Ryan, who has conducted research on the elderly lesbian, gay, bisexual and transgender community for more than a decade, said stigma persists because residents in seniors homes lived in an era when homosexuality was considered a criminal act or mental illness.

Canada decriminalized homosexual acts in 1969.

“They grew up at a time when the only coping strategy that was allowed to them was to hide and camouflage themselves,” Ryan said, adding that most seniors don’t have the benefit of political activism over the last 30 years.” http://globalnews.ca/news/1422047/discrimination-continues-for-seniors-in-lgbtq-community/

Finally, Canada denying visas to LGBT participants to World Pride highlighted in mainstream media how much worse off ordinary people are in many other countries.

FYoung

June 29th, 2014

Hue-man: “My first reaction to World Pride in Toronto was typically negative.”

I didn’t attend since I’ve been to lots of Prides before, and I expected it would be hell to find a place to stay, but I spoke to a straight woman who happened to be in Toronto on business, and she just loved it!

She was there in the early days of the 10 day event, but not there for the parade. She found that it was exciting and fun. Surprisingly, she thought that Toronto’s small, discrete, nearly invisible gay district was incredibly vibrant, with lots of rainbow flags everywhere.

I told her that Montreal’s parade is usually way bigger than Toronto’s, and it’s gay Village is in another league entirely, with 14 blocks of Montreal’s main street being reserved for pedestrians and cafes for half the year. It is reputed to be the largest gay district in North America, and it is clearly and visibly gay from one end to the other.

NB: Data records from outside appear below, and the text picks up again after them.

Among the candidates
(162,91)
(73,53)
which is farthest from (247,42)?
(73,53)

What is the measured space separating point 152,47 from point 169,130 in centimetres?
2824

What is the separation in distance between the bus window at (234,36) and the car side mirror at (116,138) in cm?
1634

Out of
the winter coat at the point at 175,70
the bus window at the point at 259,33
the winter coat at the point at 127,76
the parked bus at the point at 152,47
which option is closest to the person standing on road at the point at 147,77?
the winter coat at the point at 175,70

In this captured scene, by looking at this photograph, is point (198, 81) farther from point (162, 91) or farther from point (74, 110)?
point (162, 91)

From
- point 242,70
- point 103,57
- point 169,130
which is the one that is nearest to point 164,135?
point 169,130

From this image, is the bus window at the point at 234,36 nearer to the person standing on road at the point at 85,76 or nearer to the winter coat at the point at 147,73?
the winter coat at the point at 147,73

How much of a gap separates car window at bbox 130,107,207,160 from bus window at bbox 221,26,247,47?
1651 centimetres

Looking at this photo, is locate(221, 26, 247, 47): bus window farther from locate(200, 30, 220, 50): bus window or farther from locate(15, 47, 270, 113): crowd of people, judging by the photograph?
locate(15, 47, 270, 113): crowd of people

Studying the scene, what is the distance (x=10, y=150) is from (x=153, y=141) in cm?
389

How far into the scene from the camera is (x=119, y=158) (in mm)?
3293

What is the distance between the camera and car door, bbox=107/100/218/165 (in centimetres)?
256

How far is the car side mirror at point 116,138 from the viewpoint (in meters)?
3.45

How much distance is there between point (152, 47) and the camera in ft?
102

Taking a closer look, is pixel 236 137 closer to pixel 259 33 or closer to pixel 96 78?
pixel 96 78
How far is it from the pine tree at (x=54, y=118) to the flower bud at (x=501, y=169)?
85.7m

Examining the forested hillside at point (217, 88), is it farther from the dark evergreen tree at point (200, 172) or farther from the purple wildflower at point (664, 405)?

I wouldn’t be surprised if she made a Pride parade a vacation destination in the future

As for me, I’m relieved that World Pride in Toronto wasn’t the shambles that it was in London last year, due to last minute funding shortfalls.

I was concerned because the Harper government cancelled funding for all Pride parades even tough they are among the biggest tourism promotions in Montreal and Toronto. It didn’t look good for funding with arch-conservatives Mel Lastman and Rob Ford as Toronto mayors either.

Actually, I think it was good that Mayor Ford was supposedly in rehab; I think it was best that he not be in the parade because he is so controversial. (Lastman, though, would have loved to go if he was still mayor, and the audience would have loved to soak him with water guns.)

FYoung

June 29th, 2014

Hue-man: “Ryan, who has conducted research on the elderly lesbian, gay, bisexual and transgender community for more than a decade, said stigma persists because residents in seniors homes lived in an era when homosexuality was considered a criminal act or mental illness.”

Yes. it’s a problem, but at least Quebec is systematically addressing it. One of several government programs to equalize opportunities for LGBTs in all Quebec government services is a program to train nursing home staff to deal with LGBT seniors.

I wish other province took a similar initiative.

As for me, I’m planning to spend the early years of my retirement years in a gay campground as much as possible. I’m finding that community and having people to share experiences with are important.